In the public debates, many academics, lawyers, activists and researchers argued it was not necessary for the Constitution to be amended, as nothing in Section 25 actually prevented the expropriation of land for no compensation. What had bedevilled and delayed land reform and restitution were the government’s lack of political will and the emergence of corrupt patronage networks.
Similarly, the 2017 High Level Panel chaired by ex-president Kgalema Motlanthe was critical of the lack of political will towards land reform. Ditto, the July 2019 Presidential Advisory Panel on Land Reform and Agriculture.
But on 5 December 2018 the National Assembly agreed, with a vote of 209 for and 91 against, on the need to amend the Constitution to allow for expropriation without compensation and to “make express what’s implicit”, as it was put by then in an effort to deflect widespread criticism.

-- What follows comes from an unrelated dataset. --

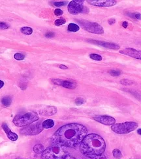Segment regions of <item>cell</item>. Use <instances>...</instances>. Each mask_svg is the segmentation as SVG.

That ultimately led to Tuesday’s session in the House, which with the defeat of this constitutional amendment would also have shattered expectations raised among many vulnerable and aspirational individuals and communities.
Crucially, parallel to this, the Expropriation Bill has advanced in the National Assembly legislative pipeline.

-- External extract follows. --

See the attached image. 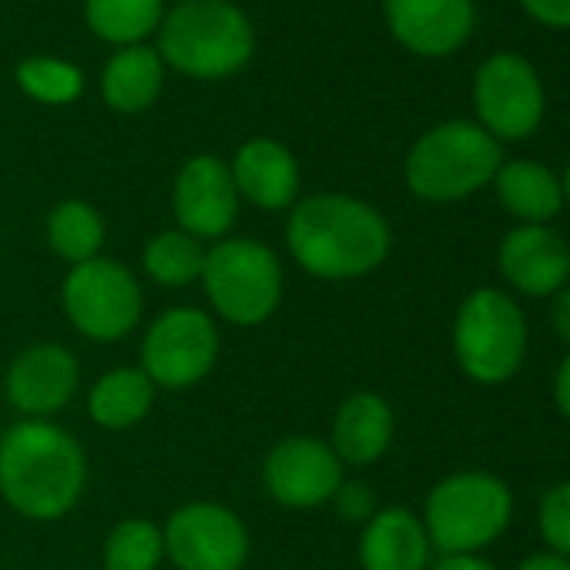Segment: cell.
Listing matches in <instances>:
<instances>
[{"label": "cell", "mask_w": 570, "mask_h": 570, "mask_svg": "<svg viewBox=\"0 0 570 570\" xmlns=\"http://www.w3.org/2000/svg\"><path fill=\"white\" fill-rule=\"evenodd\" d=\"M293 258L316 278H360L390 255L386 218L353 195H313L293 205L285 225Z\"/></svg>", "instance_id": "obj_1"}, {"label": "cell", "mask_w": 570, "mask_h": 570, "mask_svg": "<svg viewBox=\"0 0 570 570\" xmlns=\"http://www.w3.org/2000/svg\"><path fill=\"white\" fill-rule=\"evenodd\" d=\"M88 460L81 443L48 423L21 420L0 440V497L31 520L65 517L85 493Z\"/></svg>", "instance_id": "obj_2"}, {"label": "cell", "mask_w": 570, "mask_h": 570, "mask_svg": "<svg viewBox=\"0 0 570 570\" xmlns=\"http://www.w3.org/2000/svg\"><path fill=\"white\" fill-rule=\"evenodd\" d=\"M252 24L232 0H181L158 28L161 61L185 78H232L252 61Z\"/></svg>", "instance_id": "obj_3"}, {"label": "cell", "mask_w": 570, "mask_h": 570, "mask_svg": "<svg viewBox=\"0 0 570 570\" xmlns=\"http://www.w3.org/2000/svg\"><path fill=\"white\" fill-rule=\"evenodd\" d=\"M503 165L500 141L473 121L430 128L406 155V185L423 202H456L490 185Z\"/></svg>", "instance_id": "obj_4"}, {"label": "cell", "mask_w": 570, "mask_h": 570, "mask_svg": "<svg viewBox=\"0 0 570 570\" xmlns=\"http://www.w3.org/2000/svg\"><path fill=\"white\" fill-rule=\"evenodd\" d=\"M513 513L507 483L493 473H453L426 500L423 527L443 553H476L493 543Z\"/></svg>", "instance_id": "obj_5"}, {"label": "cell", "mask_w": 570, "mask_h": 570, "mask_svg": "<svg viewBox=\"0 0 570 570\" xmlns=\"http://www.w3.org/2000/svg\"><path fill=\"white\" fill-rule=\"evenodd\" d=\"M202 282L215 313L235 326L265 323L282 299V265L255 238H222L205 252Z\"/></svg>", "instance_id": "obj_6"}, {"label": "cell", "mask_w": 570, "mask_h": 570, "mask_svg": "<svg viewBox=\"0 0 570 570\" xmlns=\"http://www.w3.org/2000/svg\"><path fill=\"white\" fill-rule=\"evenodd\" d=\"M453 350L463 373L476 383H507L527 350V323L520 306L500 289H476L463 299L453 323Z\"/></svg>", "instance_id": "obj_7"}, {"label": "cell", "mask_w": 570, "mask_h": 570, "mask_svg": "<svg viewBox=\"0 0 570 570\" xmlns=\"http://www.w3.org/2000/svg\"><path fill=\"white\" fill-rule=\"evenodd\" d=\"M61 299L71 326L95 343H115L141 320V285L131 268L115 258L98 255L75 265L65 278Z\"/></svg>", "instance_id": "obj_8"}, {"label": "cell", "mask_w": 570, "mask_h": 570, "mask_svg": "<svg viewBox=\"0 0 570 570\" xmlns=\"http://www.w3.org/2000/svg\"><path fill=\"white\" fill-rule=\"evenodd\" d=\"M218 363V330L202 309H168L141 346V370L155 386L188 390Z\"/></svg>", "instance_id": "obj_9"}, {"label": "cell", "mask_w": 570, "mask_h": 570, "mask_svg": "<svg viewBox=\"0 0 570 570\" xmlns=\"http://www.w3.org/2000/svg\"><path fill=\"white\" fill-rule=\"evenodd\" d=\"M473 105L480 128L497 141H520L543 118V88L533 65L520 55H493L473 78Z\"/></svg>", "instance_id": "obj_10"}, {"label": "cell", "mask_w": 570, "mask_h": 570, "mask_svg": "<svg viewBox=\"0 0 570 570\" xmlns=\"http://www.w3.org/2000/svg\"><path fill=\"white\" fill-rule=\"evenodd\" d=\"M161 533L165 553L178 570H242L248 557V530L222 503H185Z\"/></svg>", "instance_id": "obj_11"}, {"label": "cell", "mask_w": 570, "mask_h": 570, "mask_svg": "<svg viewBox=\"0 0 570 570\" xmlns=\"http://www.w3.org/2000/svg\"><path fill=\"white\" fill-rule=\"evenodd\" d=\"M262 480L285 507H320L336 497L343 483V460L316 436H289L268 450Z\"/></svg>", "instance_id": "obj_12"}, {"label": "cell", "mask_w": 570, "mask_h": 570, "mask_svg": "<svg viewBox=\"0 0 570 570\" xmlns=\"http://www.w3.org/2000/svg\"><path fill=\"white\" fill-rule=\"evenodd\" d=\"M238 188L232 168L215 155H195L181 165L171 191L178 228L191 238H222L238 218Z\"/></svg>", "instance_id": "obj_13"}, {"label": "cell", "mask_w": 570, "mask_h": 570, "mask_svg": "<svg viewBox=\"0 0 570 570\" xmlns=\"http://www.w3.org/2000/svg\"><path fill=\"white\" fill-rule=\"evenodd\" d=\"M78 360L58 343H38L21 350L4 376V393L28 420H45L71 403L78 393Z\"/></svg>", "instance_id": "obj_14"}, {"label": "cell", "mask_w": 570, "mask_h": 570, "mask_svg": "<svg viewBox=\"0 0 570 570\" xmlns=\"http://www.w3.org/2000/svg\"><path fill=\"white\" fill-rule=\"evenodd\" d=\"M473 21V0H386L393 38L420 58H446L463 48Z\"/></svg>", "instance_id": "obj_15"}, {"label": "cell", "mask_w": 570, "mask_h": 570, "mask_svg": "<svg viewBox=\"0 0 570 570\" xmlns=\"http://www.w3.org/2000/svg\"><path fill=\"white\" fill-rule=\"evenodd\" d=\"M500 272L523 296H553L570 278V248L547 225H520L500 245Z\"/></svg>", "instance_id": "obj_16"}, {"label": "cell", "mask_w": 570, "mask_h": 570, "mask_svg": "<svg viewBox=\"0 0 570 570\" xmlns=\"http://www.w3.org/2000/svg\"><path fill=\"white\" fill-rule=\"evenodd\" d=\"M238 198L252 202L255 208L278 212L289 208L299 198V161L293 151L272 141V138H255L245 141L235 151V161L228 165Z\"/></svg>", "instance_id": "obj_17"}, {"label": "cell", "mask_w": 570, "mask_h": 570, "mask_svg": "<svg viewBox=\"0 0 570 570\" xmlns=\"http://www.w3.org/2000/svg\"><path fill=\"white\" fill-rule=\"evenodd\" d=\"M430 547V533L416 513L406 507H386L366 520L360 560L366 570H426Z\"/></svg>", "instance_id": "obj_18"}, {"label": "cell", "mask_w": 570, "mask_h": 570, "mask_svg": "<svg viewBox=\"0 0 570 570\" xmlns=\"http://www.w3.org/2000/svg\"><path fill=\"white\" fill-rule=\"evenodd\" d=\"M393 443V410L376 393L350 396L333 423V450L343 463L370 466Z\"/></svg>", "instance_id": "obj_19"}, {"label": "cell", "mask_w": 570, "mask_h": 570, "mask_svg": "<svg viewBox=\"0 0 570 570\" xmlns=\"http://www.w3.org/2000/svg\"><path fill=\"white\" fill-rule=\"evenodd\" d=\"M165 85V61L158 48L131 45L121 48L101 71V98L121 115H138L151 108Z\"/></svg>", "instance_id": "obj_20"}, {"label": "cell", "mask_w": 570, "mask_h": 570, "mask_svg": "<svg viewBox=\"0 0 570 570\" xmlns=\"http://www.w3.org/2000/svg\"><path fill=\"white\" fill-rule=\"evenodd\" d=\"M493 185L507 212L523 218V225H543L563 205L560 178L540 161H507L500 165Z\"/></svg>", "instance_id": "obj_21"}, {"label": "cell", "mask_w": 570, "mask_h": 570, "mask_svg": "<svg viewBox=\"0 0 570 570\" xmlns=\"http://www.w3.org/2000/svg\"><path fill=\"white\" fill-rule=\"evenodd\" d=\"M151 403H155V383L145 376V370H131V366L105 373L88 396L91 420L105 430L135 426L138 420L148 416Z\"/></svg>", "instance_id": "obj_22"}, {"label": "cell", "mask_w": 570, "mask_h": 570, "mask_svg": "<svg viewBox=\"0 0 570 570\" xmlns=\"http://www.w3.org/2000/svg\"><path fill=\"white\" fill-rule=\"evenodd\" d=\"M165 0H85V21L95 38L131 48L161 28Z\"/></svg>", "instance_id": "obj_23"}, {"label": "cell", "mask_w": 570, "mask_h": 570, "mask_svg": "<svg viewBox=\"0 0 570 570\" xmlns=\"http://www.w3.org/2000/svg\"><path fill=\"white\" fill-rule=\"evenodd\" d=\"M48 245L55 255H61L71 265L98 258L105 245V222L95 205L88 202H61L48 215Z\"/></svg>", "instance_id": "obj_24"}, {"label": "cell", "mask_w": 570, "mask_h": 570, "mask_svg": "<svg viewBox=\"0 0 570 570\" xmlns=\"http://www.w3.org/2000/svg\"><path fill=\"white\" fill-rule=\"evenodd\" d=\"M145 272L165 285V289H181V285H191L195 278H202L205 268V248L198 238H191L181 228L171 232H158L148 245H145Z\"/></svg>", "instance_id": "obj_25"}, {"label": "cell", "mask_w": 570, "mask_h": 570, "mask_svg": "<svg viewBox=\"0 0 570 570\" xmlns=\"http://www.w3.org/2000/svg\"><path fill=\"white\" fill-rule=\"evenodd\" d=\"M165 557V533L151 520H121L105 540L108 570H155Z\"/></svg>", "instance_id": "obj_26"}, {"label": "cell", "mask_w": 570, "mask_h": 570, "mask_svg": "<svg viewBox=\"0 0 570 570\" xmlns=\"http://www.w3.org/2000/svg\"><path fill=\"white\" fill-rule=\"evenodd\" d=\"M18 85L41 105H71L85 91V75L61 58H28L18 65Z\"/></svg>", "instance_id": "obj_27"}, {"label": "cell", "mask_w": 570, "mask_h": 570, "mask_svg": "<svg viewBox=\"0 0 570 570\" xmlns=\"http://www.w3.org/2000/svg\"><path fill=\"white\" fill-rule=\"evenodd\" d=\"M540 533L553 547V553L570 560V480L547 490L540 503Z\"/></svg>", "instance_id": "obj_28"}, {"label": "cell", "mask_w": 570, "mask_h": 570, "mask_svg": "<svg viewBox=\"0 0 570 570\" xmlns=\"http://www.w3.org/2000/svg\"><path fill=\"white\" fill-rule=\"evenodd\" d=\"M333 500H336L340 517L353 520V523H366L376 513V493L360 480H343Z\"/></svg>", "instance_id": "obj_29"}, {"label": "cell", "mask_w": 570, "mask_h": 570, "mask_svg": "<svg viewBox=\"0 0 570 570\" xmlns=\"http://www.w3.org/2000/svg\"><path fill=\"white\" fill-rule=\"evenodd\" d=\"M520 8L547 28H570V0H520Z\"/></svg>", "instance_id": "obj_30"}, {"label": "cell", "mask_w": 570, "mask_h": 570, "mask_svg": "<svg viewBox=\"0 0 570 570\" xmlns=\"http://www.w3.org/2000/svg\"><path fill=\"white\" fill-rule=\"evenodd\" d=\"M433 570H497V567L480 553H443Z\"/></svg>", "instance_id": "obj_31"}, {"label": "cell", "mask_w": 570, "mask_h": 570, "mask_svg": "<svg viewBox=\"0 0 570 570\" xmlns=\"http://www.w3.org/2000/svg\"><path fill=\"white\" fill-rule=\"evenodd\" d=\"M553 330L560 333L563 343H570V285H563L560 293H553V309H550Z\"/></svg>", "instance_id": "obj_32"}, {"label": "cell", "mask_w": 570, "mask_h": 570, "mask_svg": "<svg viewBox=\"0 0 570 570\" xmlns=\"http://www.w3.org/2000/svg\"><path fill=\"white\" fill-rule=\"evenodd\" d=\"M517 570H570V560L550 550V553H533V557L520 560Z\"/></svg>", "instance_id": "obj_33"}, {"label": "cell", "mask_w": 570, "mask_h": 570, "mask_svg": "<svg viewBox=\"0 0 570 570\" xmlns=\"http://www.w3.org/2000/svg\"><path fill=\"white\" fill-rule=\"evenodd\" d=\"M553 396H557V406H560V413L570 420V356L560 363V370H557V380H553Z\"/></svg>", "instance_id": "obj_34"}, {"label": "cell", "mask_w": 570, "mask_h": 570, "mask_svg": "<svg viewBox=\"0 0 570 570\" xmlns=\"http://www.w3.org/2000/svg\"><path fill=\"white\" fill-rule=\"evenodd\" d=\"M560 188H563V198H570V165H567V175H563Z\"/></svg>", "instance_id": "obj_35"}, {"label": "cell", "mask_w": 570, "mask_h": 570, "mask_svg": "<svg viewBox=\"0 0 570 570\" xmlns=\"http://www.w3.org/2000/svg\"><path fill=\"white\" fill-rule=\"evenodd\" d=\"M178 4H181V0H178Z\"/></svg>", "instance_id": "obj_36"}]
</instances>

That legislative proposal has had a tortuous route in Parliament. The current version, tabled in late 2020, is the third attempt to get a constitutionally compliant expropriation law to replace the apartheid-era act still on democratic South Africa’s statute books.
The first version didn’t go anywhere in 2007 after parliamentary lawyers advised that the ban on recourse to courts was unconstitutional. The second was passed, but in 2017 Zuma returned it to Parliament over concerns about lack of public consultations. Ultimately this bill was withdrawn amid the political jockeying ahead of the 2017 Nasrec ANC national elective conference.
Rejigged and reintroduced to Parliament in late 2020, the current Expropriation Bill sets out the possibility of expropriation with nil compensation, effectively expropriation without compensation, for land that’s abandoned, is a health and safety risk, is held for speculative purposes – and state-owned land.
If legislative and governance focus is applied, it could be adopted in the first quarter of 2022, and in the National Council of Provinces before the end of next year.
It may yet turn out that this, alongside a mooted land redistribution bill, is what ANC MPs in Tuesday’s debate meant when they vowed the road to expropriation without compensation had not yet run out.